# [Short task A]
Rewrite the entries below, replacing "persons" with "people" and leaving everything else as it is.

# [Extract to read]
Begin

Throughout her travels, Buck is sensitive to the condition of women in these eastern countries,  of  the physical and mental freedom she enjoys as a westerner.  In Herat she buys a decorative strip of a nomad’s veil, patterned with geometrical figures representing dancing women.  This handwoven textile, testimony to women’s work and status, invites her to interrogate her own place in the dance and her kinship with strangers.  She asks: “Was I somehow in that dancing line, too, though in so many ways my life was so different from the lives of women who tended camels and tents?  ….Was I at core so different?”  Later, trying to communicate with a Tibetan woman across the language barrier, she writes   “For a few seconds, we gaze at each other across about a thousand years.”

Shelley Buck writes with  immediacy, wit, vivid color, and verve weaving in strands of history alongside wry observations on herself and her traveling companions.  East  is a compelling and delicious book to take along on a journey, or just while armchair dreaming, evoking exotic atmospheres and the joys and mishaps of traveling very rough.  This was all long before the advent of special  garments and accessories, like the she-wee, made life a bit easier on the road for women travelers.  The squeamish will squirm at some of the sanitary conditions she describes with humor, and also graphic details.

End

# [The input]
Begin

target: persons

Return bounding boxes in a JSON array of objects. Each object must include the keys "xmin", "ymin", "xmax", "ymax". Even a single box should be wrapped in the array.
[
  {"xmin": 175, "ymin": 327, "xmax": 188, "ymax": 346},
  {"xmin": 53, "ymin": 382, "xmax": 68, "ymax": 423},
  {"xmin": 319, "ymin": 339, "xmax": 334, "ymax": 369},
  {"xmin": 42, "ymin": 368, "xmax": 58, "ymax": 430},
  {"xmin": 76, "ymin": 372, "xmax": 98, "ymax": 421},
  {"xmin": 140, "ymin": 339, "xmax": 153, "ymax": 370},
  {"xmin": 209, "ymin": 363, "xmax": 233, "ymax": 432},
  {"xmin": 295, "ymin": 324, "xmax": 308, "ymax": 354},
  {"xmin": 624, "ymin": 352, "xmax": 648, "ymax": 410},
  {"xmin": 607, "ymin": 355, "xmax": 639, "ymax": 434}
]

End

# [Short task B]
According to the review above, what does Buck buy in Herat?

# [Final result A]
target: people

Return bounding boxes in a JSON array of objects. Each object must include the keys "xmin", "ymin", "xmax", "ymax". Even a single box should be wrapped in the array.
[
  {"xmin": 175, "ymin": 327, "xmax": 188, "ymax": 346},
  {"xmin": 53, "ymin": 382, "xmax": 68, "ymax": 423},
  {"xmin": 319, "ymin": 339, "xmax": 334, "ymax": 369},
  {"xmin": 42, "ymin": 368, "xmax": 58, "ymax": 430},
  {"xmin": 76, "ymin": 372, "xmax": 98, "ymax": 421},
  {"xmin": 140, "ymin": 339, "xmax": 153, "ymax": 370},
  {"xmin": 209, "ymin": 363, "xmax": 233, "ymax": 432},
  {"xmin": 295, "ymin": 324, "xmax": 308, "ymax": 354},
  {"xmin": 624, "ymin": 352, "xmax": 648, "ymax": 410},
  {"xmin": 607, "ymin": 355, "xmax": 639, "ymax": 434}
]

# [Final result B]
A decorative strip of a nomad's veil, patterned with geometrical figures representing dancing women.